Alexander gives the example of African mud huts in the French Cameroon.
"Whether by coincidence or not, the hemispherical shape of the hut provides the most efficient surface for minimum heat transfer, and keeps the inside reasonably well protected from the heat of the equatorial sun. Its shape is maintained by a series of vertical reinforcing ribs. Besides helping to support the main fabric, these ribs also act as guides for rainwater, and are at the same time used by the builder of the hut as footholds which give him access to the upper part of the outside during its construction. Instead of using disposable scaffolding (wood is very scarce), he builds the scaffolding in as part of the structure. What is more, months later this 'scaffolding' is still there when the owner needs to climb up on it to repair the hut." (pp. 30&endash;31)
Design methods changed with the changing requirements of industrialising nations. The traditional evolution of forms was no longer fast enough to keep up with the constant demand for new products in rapidly expanding economies. The design process was removed from the site of manufacture to the drawing board, where scale drawings were made. The designer now had a few hours on a drawing board to achieve what had once taken centuries of adaptation. The scale drawing became the medium for experiment and change. This process removed intellectual activity from manufacture and gave it to a new class of people who made drawings&emdash;that is, the engineer or the architect or the industrial designer.
Economic considerations in engineering design
It was not just the move to the drawing board that transformed engineering design. Engineers were increasingly expected to incorporate economic considerations into their designs and streamline their use of materials.

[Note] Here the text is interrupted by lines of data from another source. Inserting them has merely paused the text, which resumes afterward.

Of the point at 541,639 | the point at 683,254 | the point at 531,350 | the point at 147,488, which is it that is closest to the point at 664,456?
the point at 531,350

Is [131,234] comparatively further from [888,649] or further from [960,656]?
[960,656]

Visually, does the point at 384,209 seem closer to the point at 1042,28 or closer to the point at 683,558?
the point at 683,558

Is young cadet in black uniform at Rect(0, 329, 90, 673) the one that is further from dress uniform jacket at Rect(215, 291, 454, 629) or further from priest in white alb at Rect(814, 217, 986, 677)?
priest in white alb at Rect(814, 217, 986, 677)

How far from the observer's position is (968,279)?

To do this they needed to be able to predict fairly accurately how their products and structures would perform. They made use of models, particularly mathematical models, for this purpose. The models approximated the product in a way that enabled the engineer to calculate what sorts of forces and stresses it might be subject to when in use, and how it would behave in response to them.
Engineering design became more scientific, in part to keep manufacturing and construction costs to a minimum. Engineers try to reduce the cost of their structures and products by reducing their weight and using materials more efficiently. Mike Cooley (n.d., p. 80) suggests that this is why engineers must increasingly resort to mathematical solutions:
"These design stages involve rarefied, complex mathematical procedures which are necessary only because, for commercial reasons, materials have to be exploited to the full. Both the materials and the systems of the products are designed just to perform precisely defined functions for a very short length of time before the product is rendered redundant (planned obsolescence)."
The removal of the design process from the site of its construction and use to the drawing board, the laboratory and the computer has a significant drawback: unlike the former craftsmen, designers are relatively weak at judging the compatibility of a designed product with its environment and the context of its use. In The Culture of Technology, Arnold Pacey gives everyday examples of this problem, which he calls 'halfway technology'. He cites big dams feeding leaking pipes, and electricity-generating stations pumping heat into the atmosphere when electricity is mainly used for heating. This is also what Alexander means by forms that do not fit their context.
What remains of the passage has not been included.